Burmese Australians

Total population
- Burmese; 39,171 (by birth, 2021 census); 207,112 (by ancestry, 2011 Census);

Regions with significant populations
- Western Australia: 8,704
- Victoria: 10,973
- New South Wales: 7,128
- Queensland: 3,172
- South Australia: 2,348

Languages
- Australian English · Burmese · Karen · Hakha Chin · Shan · Kachin · Mon · Rakhine

Religion
- Baptists (33.1%), Buddhism (25.2%), Catholicism (12.3%), Islam (9.7%), other Christianity (5.7%)

Related ethnic groups
- Anglo-Burmese people, Bangladeshi Australians, Chinese Australians, Indian Australians, Rohingya people, Thai Australians

= Burmese Australians =

Burmese Australians (ဗမာနွယ်ဖွား သြစတြေးလျ) are Australian citizens
who carry full or partial ancestry from Myanmar, also known as Burma, a country located in Southeast Asia. The majority ethnic group of Burma is the Bamar people, but there are also numerous Burmese ethnic minorities.

Burma was historically ruled as a British colony throughout the late 19th and early 20th centuries, and it was part of the British Raj (i.e., British India) at one point. The United Kingdom lost control of Burma to the Empire of Japan during World War II (1942), regained control over Burma in 1945, and was subsequently expelled from Burma in 1948 when the country became independent.

Like Burma, Australia was also historically a British colony, though Australia's indigenous population has largely been replaced by Anglo-Celtic Australians and other settler groups, whereas Anglo-Burmese people constitute a minority of Burma's native population.

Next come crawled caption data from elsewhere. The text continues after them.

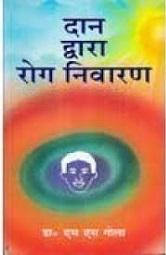 Daan Dwara Rog Nivaran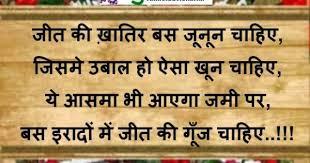 Anmol Suvichar Images, Anmol Vachan, Aaj Ka Suvichar, Latest ...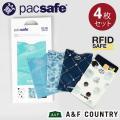 SALE パックセーフ RFIDセーフ スリーブ25 4パック ウォーター pacsafe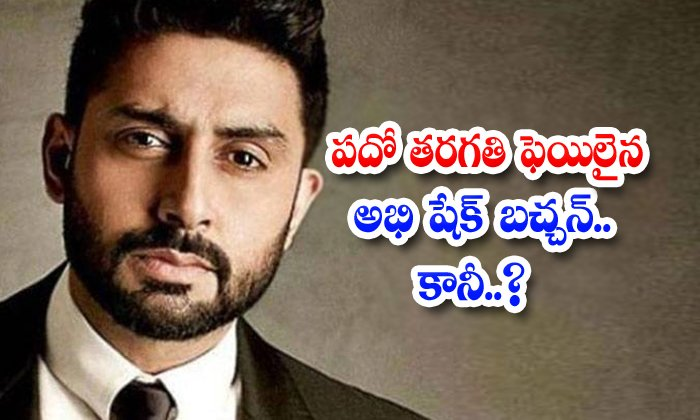 Abhishek To Paly 10th Fail Chief Minister In Dasvi-TeluguStop.com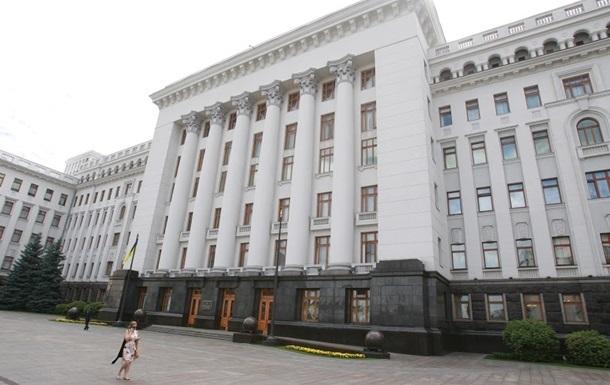 АП работает над восемью основными реформами Порошенко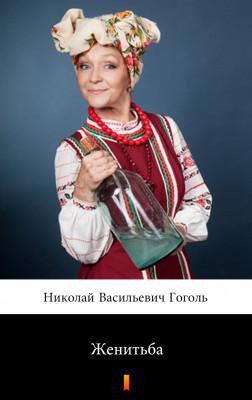 okładka Женитьба (Ożenek), Ebook | Николай Васильевич Гоголь, Nikołaj Wasiljewicz Gogol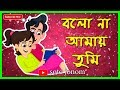 Bolo Na Amay Tumi Whatsapp Status | Bangla Whatsapp Status | love status | Old Song | soto jonom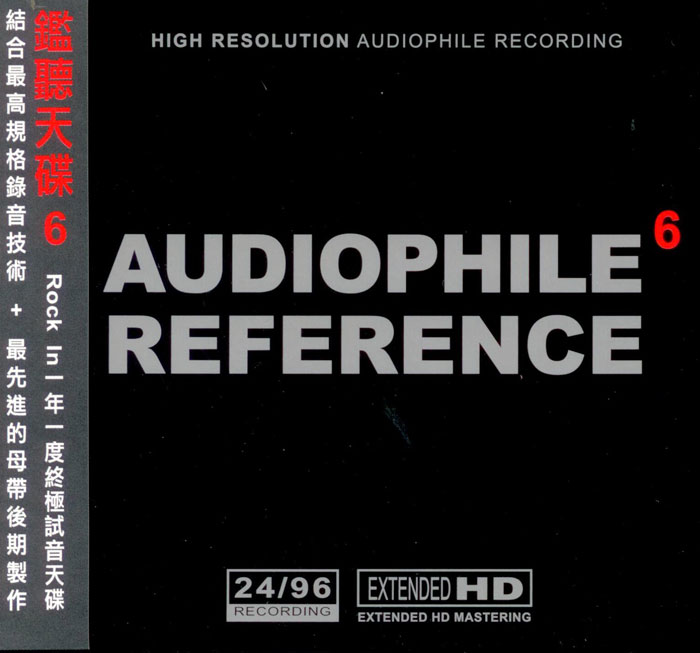 Audiophile Reference 6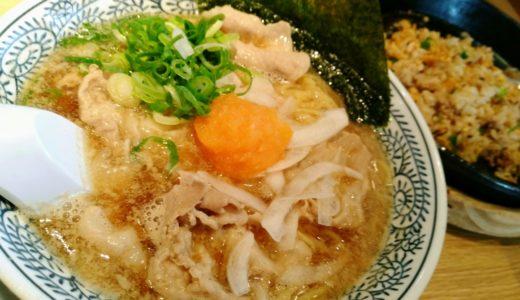 ラーメン日記|富沢地区の「丸源ラーメン 仙台長町南店」で肉そばセット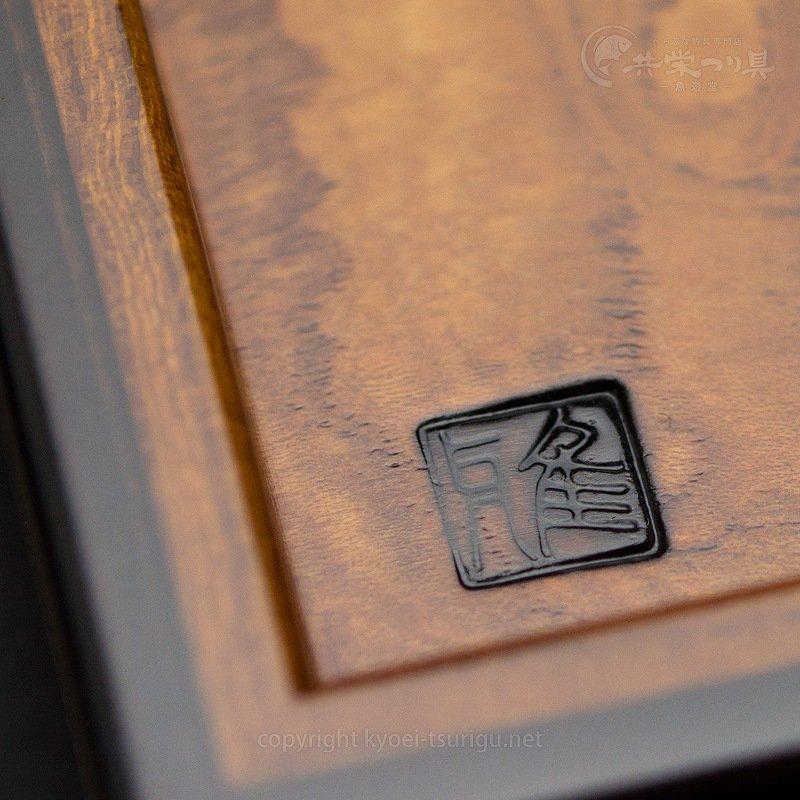 【箱雅】タモ共木造お膳 No.30 収納袋付【送料無料】のサムネイル画像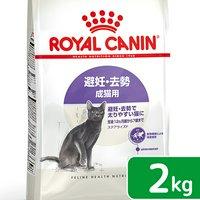 ロイヤルカナン 猫 避妊去勢 成猫用 FHN ステアライズド 2kg 生後12ヵ月齢から7歳まで ジップ付
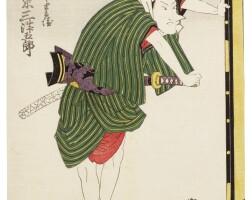 43. utagawa toyokuni i (1769–1825)bando mitsugoro edo period, late 18th–early 19th century  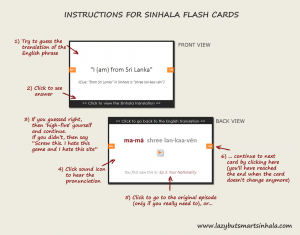 Sinhala Flash Cards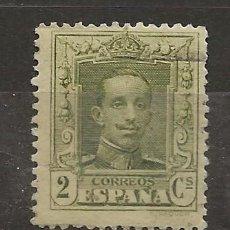 Sellos: R61/ ESPAÑA 1922-30, EDIFIL 310 MH*, ALFONSO XIII. Lote 170516056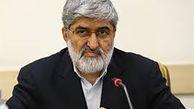 علی مطهری: اگر رهبری با استیضاح وزیر کشور مخالف باشند، طرح را متوقف خواهیم کرد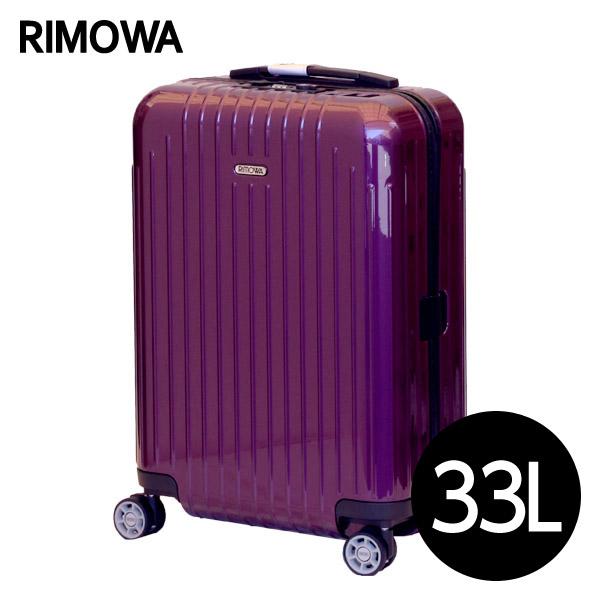 RIMOWA リモワ サルサ エアー 33L ウルトラバイオレット SALSA AIR スーツケース 820.52.22.4 (822.52)【送料無料(一部地域除く)】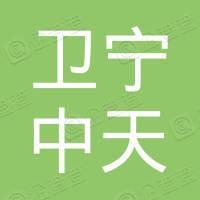 深圳卫宁中天软件有限公司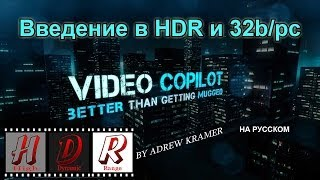 Введение в HDR и 32b/pc / Video Copilot Lessons на русском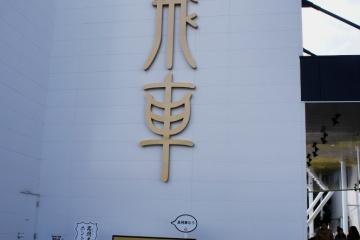 富士急ハイランドツアー 2012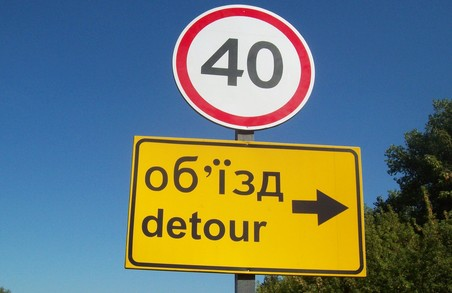 Автомобілісти в Харкові ще довго потерпатимуть від реконструкції магістрального проспекту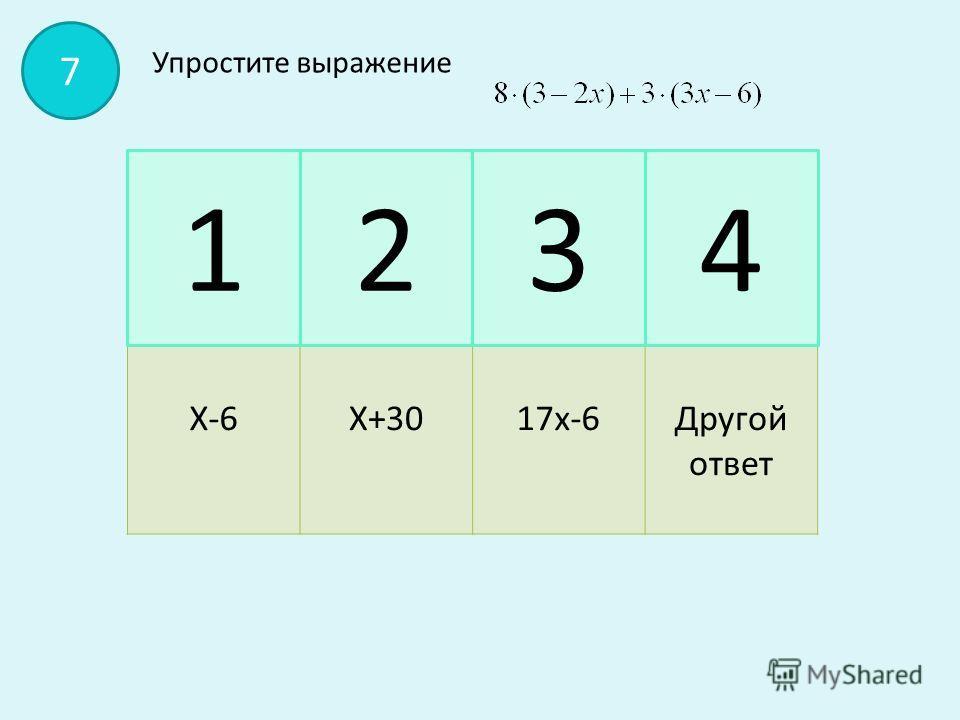 2100483,84504Другой ответ 1234 6 Найдите число, 48% которого равны 1008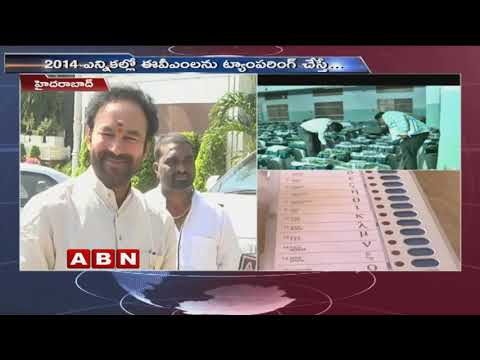 T-BJP Leader Kishan Reddy face to face over Parliament Elections and EVMs Tampering | ABN Telugu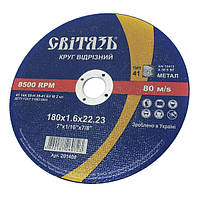 СВІТЯЗЬ Круг отрезной по металлу -125х1,6х22,23мм (201406)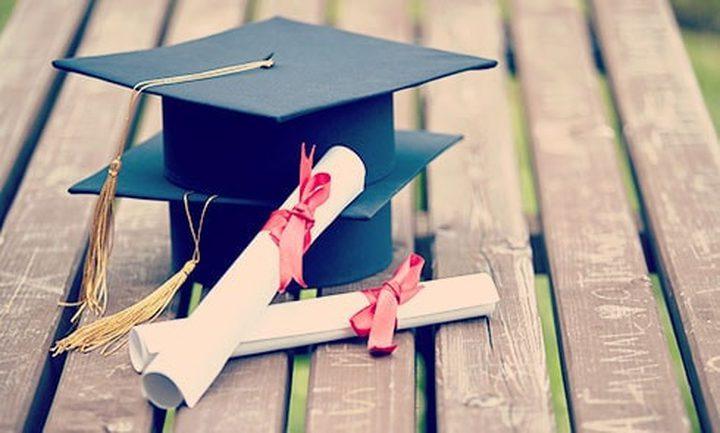 التربية والتعليم تُعلن عن منح دراسية في مصر وإندونيسيا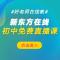 #好老師在線教#新東方在線聯手微博直播為全國用戶提供免費直播課,打開微博就能學!每天9:30《初二年級英語寒假能力提升班》來咯!#教育在行動##好課推薦#
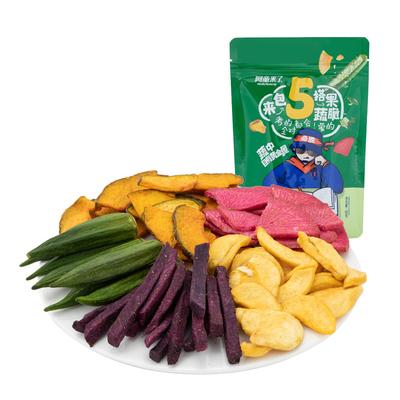 阿童来了五搭果蔬脆60g蔬菜干南瓜黄桃秋葵脆混合装即食零食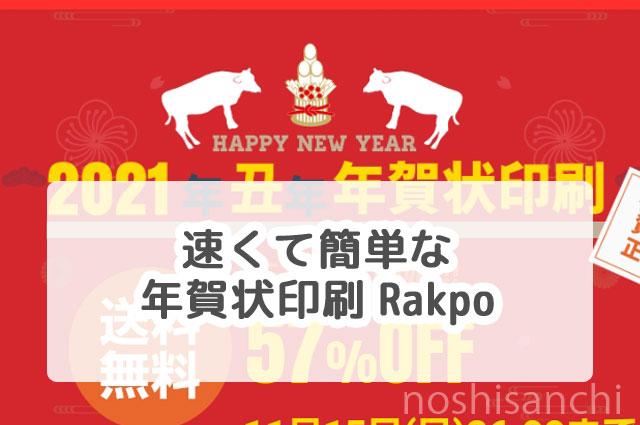 Rakpo年賀状印刷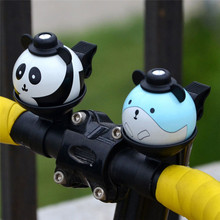 Mountain Bicycle Bike Bell Ring Cycling Alarm Sound Children Kids Adult(China)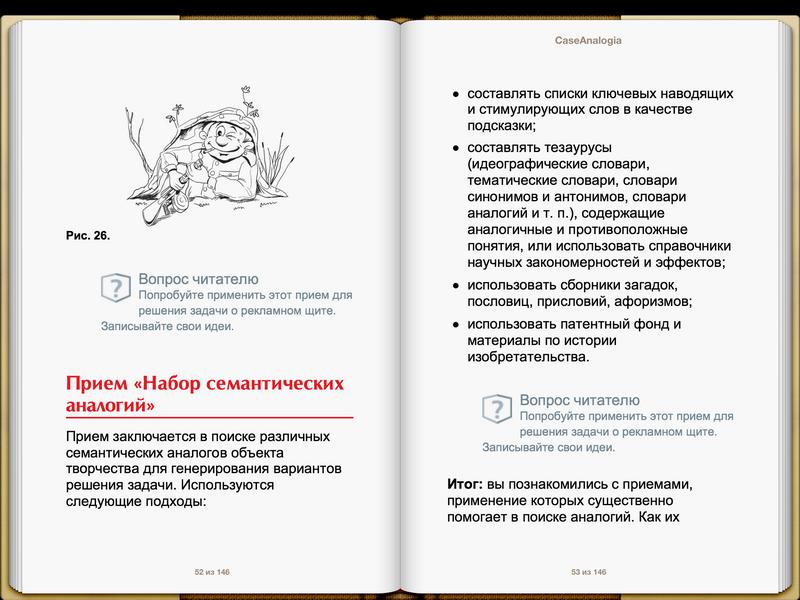 Методический материал: «Аналогия» бубенцов Тимохов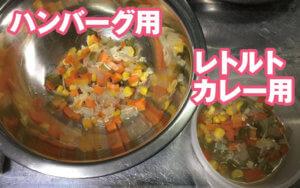 野菜スープアレンジ用画像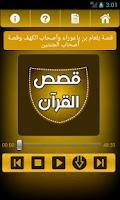 Screenshot of قصص القرآن الصوتي كامل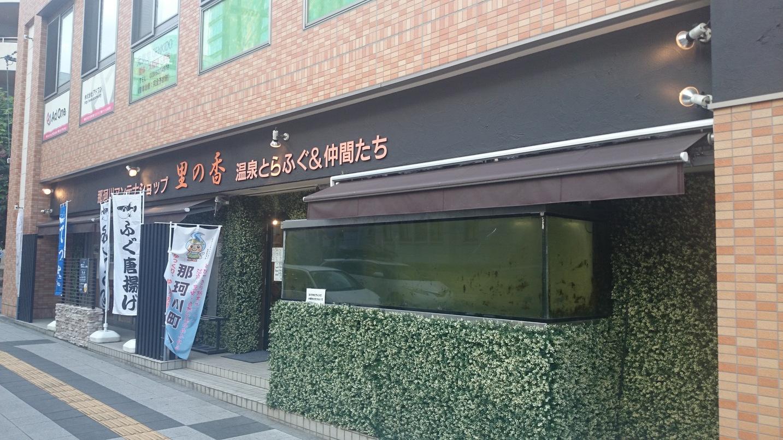 那珂川アンテナショップ 里の香 name=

Most Burmese Australians are of Bamar or Karen descent, though there are also many Sino-Burmese, Indo-Burmese, Karen, Chin and some Rohingya people in Australia.

==History==
For much of its post-colonial history, Myanmar (Burma) has been ruled by the Tatmadaw, its armed forces, which has exacerbated domestic political instability, especially in regions inhabited by ethnic minorities, such as the Karen, Shan, Rakhine, Mon, Chin and others. Unresolved political issues and grievances by ethnic armed organizations have fomented significant tensions and conflict with the military government. Consequently, the ordinary Burmese have endured subjugation for decades under a series of military governments. Many Burmese people were internally displaced in 2002 as a result. Burmese people were either being forced to relocate or relocating by their own will. Over half a million Burmese had escaped to neighbouring countries for safety. The government was accused of engaging in many human rights violations, such as forced labour, forced displacement and persecution.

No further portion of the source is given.